Saved entries:
+---+
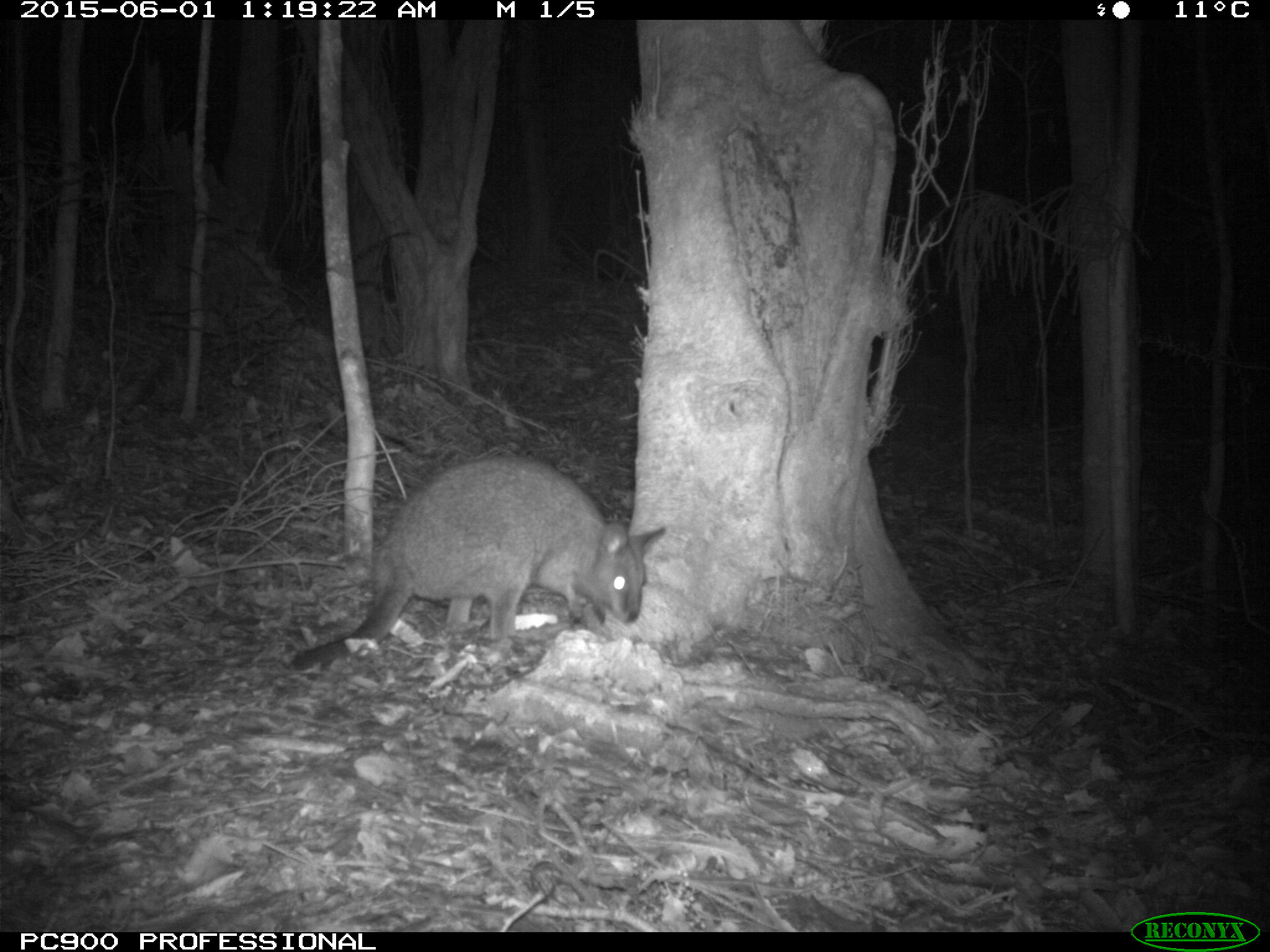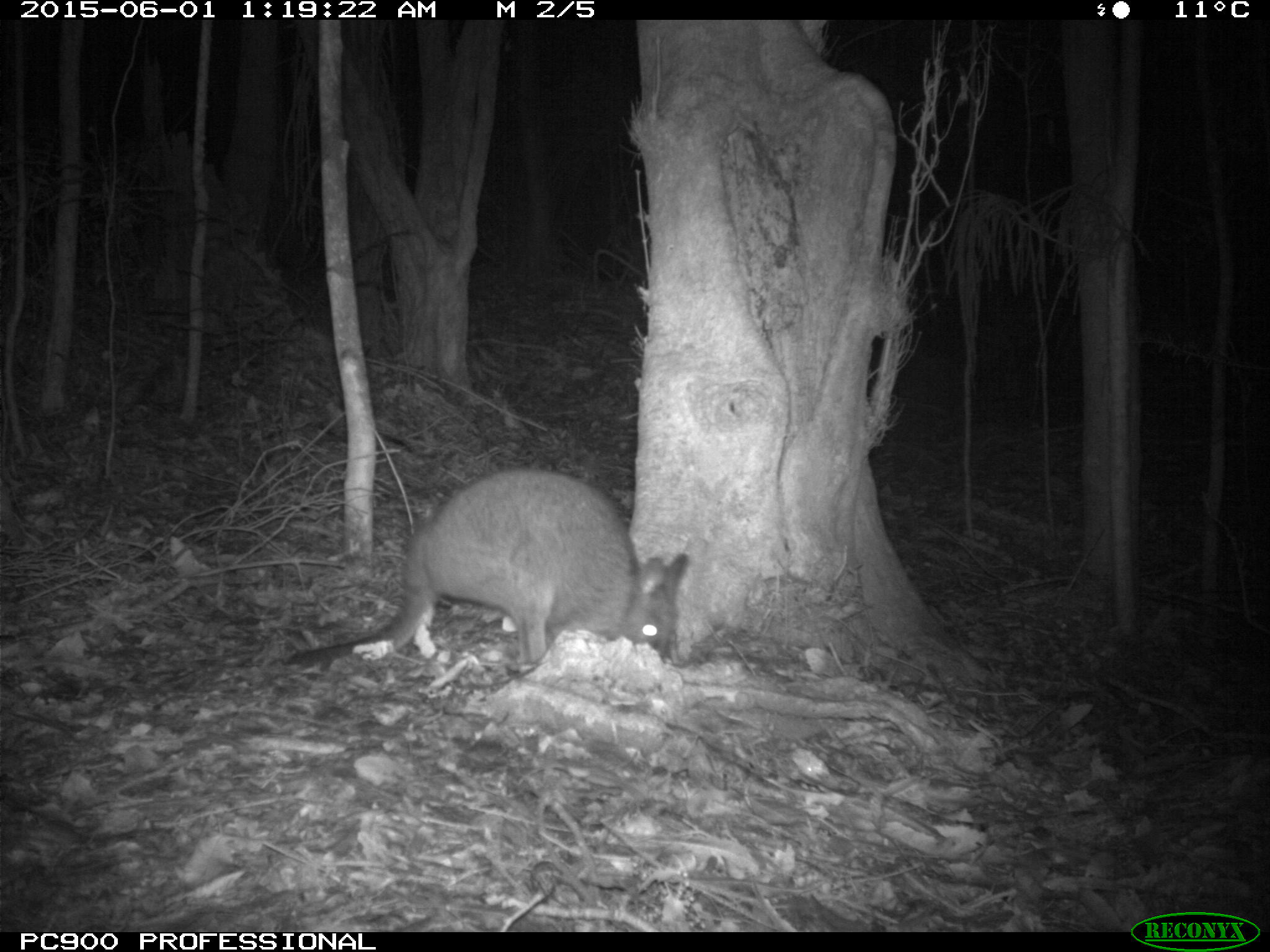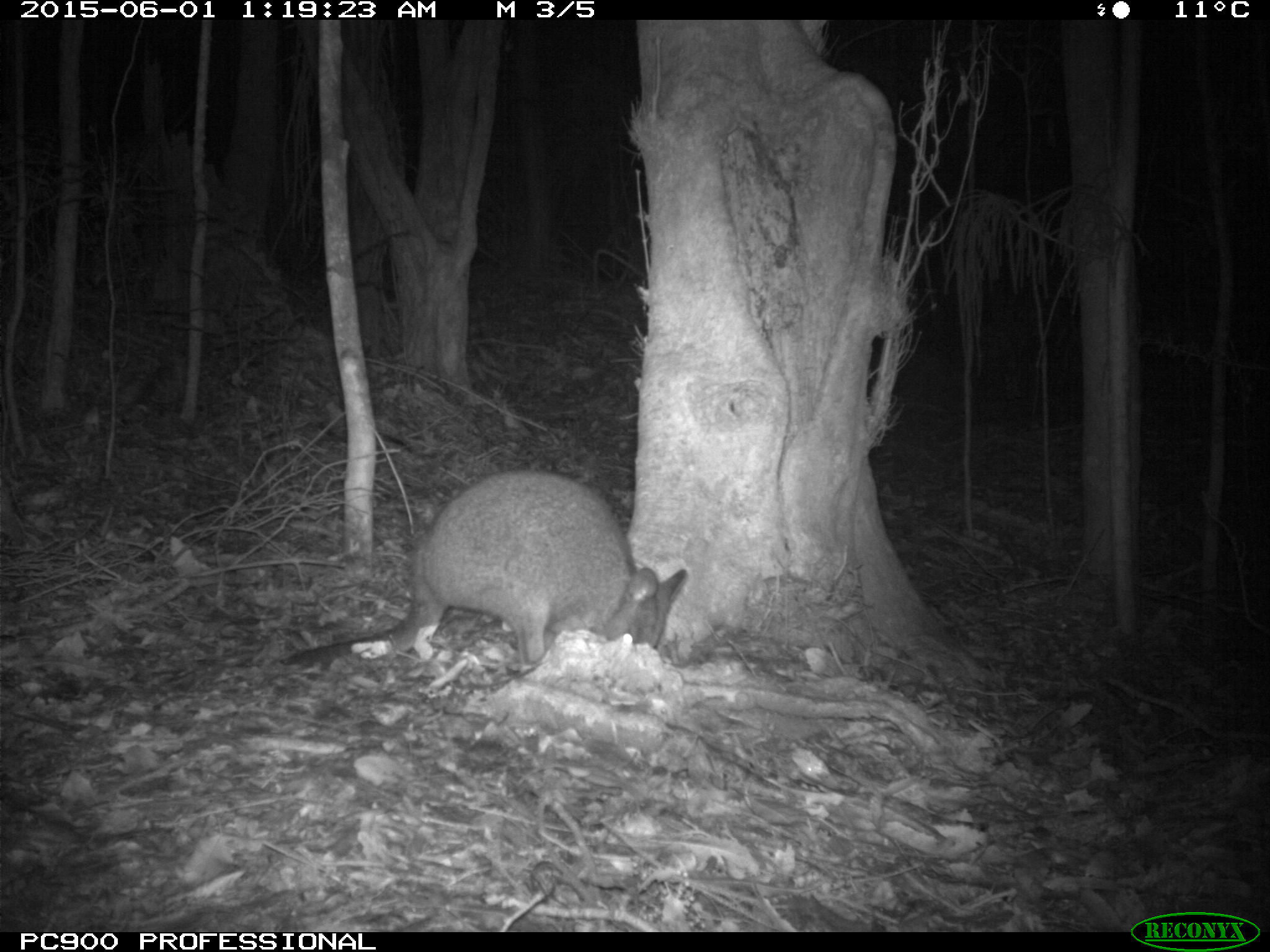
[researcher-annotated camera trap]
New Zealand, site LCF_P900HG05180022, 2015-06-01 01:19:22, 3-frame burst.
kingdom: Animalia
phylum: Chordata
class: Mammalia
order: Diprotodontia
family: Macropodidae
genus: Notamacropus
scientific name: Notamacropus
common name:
+---+
## [The problem]
All of the records above should be written out exactly, with the pictures left out.

## [Output of the exercise]
[researcher-annotated camera trap]
New Zealand, site LCF_P900HG05180022, 2015-06-01 01:19:22, 3-frame burst.
kingdom: Animalia
phylum: Chordata
class: Mammalia
order: Diprotodontia
family: Macropodidae
genus: Notamacropus
scientific name: Notamacropus
common name:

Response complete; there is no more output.